L’intelligence artificielle et l’intelligence humaine : concurrence ou synergie ? Elena de PREVILLE, consultante-formatrice, Chercheur associée à la Chaire ESSEC du changement

39Les domaines de l’utilisation de l’Intelligence artificielle (IA) sont nombreux : finances, industrie, médecine, transport… et des exemples de gains apportés se multiplient. Pourtant, cette intelligence suscite une attitude ambivalente : l’admiration et la crainte de la part des personnes qui ont eu un contact direct avec elle ou en ont entendu parler de loin… Dans le monde de l’entreprise, les questions se posent : l’intelligence artificielle, est-elle une menace sur les emplois ou au contraire, un moyen de finir avec ce qui est difficile à faire par l’homme ? Comme, par exemple, dans un entrepôt d’Amazon dans la banlieue de Londres où les petits robots déplacent les étagères avec des produits stockés, en évitant au personnel de parcourir inutilement des kilomètres…Nous ne sommes pas seule à penser qu’il est préférable de considérer des rapports entre l’intelligence artificielle et l’intelligence humaine non pas en termes de concurrence mais en termes de synergie. Suite à Tad Friend (2019), citons l’ancien champion d’échecs Garry Kasparov, selon qui « utiliser les ordinateurs [IA, EdP] pour « les aspects les plus ingrats » du raisonnement nous libérera et nous permettra de consacrer nos facultés intellectuelles à « la créativité, la curiosité, la beauté et la joie ».
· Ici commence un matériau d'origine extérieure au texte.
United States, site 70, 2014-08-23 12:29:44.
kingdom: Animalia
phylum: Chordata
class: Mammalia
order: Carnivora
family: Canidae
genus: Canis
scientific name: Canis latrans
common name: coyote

De la gestion des ressources humaines à la gestion des ressources algorithmiques. Pierre-Alain RAPHAN, Député de l’Essonne, DBA Sciences de Gestion, Laboratoire CORHIS, Université Paul VALERY Montpellier III

40Rendre à l’humain ce qui appartient à l’humain et rendre à la machine ce qui appartient à la machine, tel est l’apport que pourra avoir l’IA dans notre quotidien. Le rôle de l’IA sera d’optimiser les processus, d’aider à la décision par sa puissance prédictive et de permettre à l’humain un gain de temps considérable qu’il pourra mettre au service de l’écoute, de l’empathie, de la réflexion profonde. Aux entreprises de saisir l’enjeu et l’importance de la finesse des analyses comportementales issues des données massivement récoltées. Quelques études sont parlantes :

  • En 2020, Gartner prévoit en moyenne 6 objets connectés par personne (montres, enceintes, vêtement…) ce qui facilitera cette récolte.
  • Le Dr Kosinski de Standford a démontré qu’en analysant 10 likes sur les réseaux sociaux, l’algorithme vous connaît mieux que vos collègues, avec 230, mieux que votre conjoint.

41Dans l’écosystème de l’entreprise, l’IA permettra de personnaliser tous les parcours. Pour le salarié, les tâches ingrates et répétitives ou déplacements inutiles seront bannis. Côté clients, ils capteront, par des systèmes de « push » le bon service/produit au bon moment en cohérence avec leur valeur. Pour l’entreprise, les connexions seront plus simples rendant le recrutement intuitif, la recherche de tendances facilitée ainsi que des améliorations socio-économique et environnementale permanentes. En conclusion, en faisant des choix algorithmiquement éthiques, l’IA pourra rendre à chacun un quotidien stimulant.

L’intelligence artificielle amène un supplément de qualité. Stéphane ROUSSEL, Président-directeur général de Gameloft, membre du Directoire de Vivendi

42Jusqu’à la fin du XXe siècle, les progrès technologiques apparaissaient et se développaient en entreprise bien avant qu’ils trouvent une application pratique à la portée de chacun dans sa vie courante. C’était le cas en particulier dans le domaine informatique où les systèmes de réseaux n’étaient accessibles qu’entre experts d’une même entreprise. Une véritable révolution technologique et surtout culturelle est apparue au début de ce nouveau siècle : les GAFA, qui ont apportés aux particuliers les moyens de piloter leur vie directement. Renversement de l’Histoire : les entreprises répliquent, plus ou moins rapidement, les codes des réseaux sociaux (Facebook, Twitter, Instagram, Snapchat, Linkedin…), aussi bien pour favoriser l’intelligence collective à l’intérieur de l’entreprise que pour pouvoir recruter et fidéliser ses collaborateurs. Ces derniers exigent de retrouver la fluidité du système de relations expérimentée dans leur vie privée en milieu professionnel. L’intelligence artificielle amène ce supplément de qualité, par la sophistication des systèmes de recommandation pour les clients. Ainsi, en tant que client, nous sommes guidés dans nos choix de films, de chansons, voire d’amis. Comme collaborateurs nous pouvons nous trouver bloqués dans un système de relation et de développement professionnel par des technologies et des règles internes complètement dépassées. Les progrès rapides apportés par l’intelligence artificielle dans l’expérience client ne pourront qu’accélérer le changement vers plus d’autonomie, d’intelligence collective et d’opportunités d’évolution dans l’expérience collaborateur.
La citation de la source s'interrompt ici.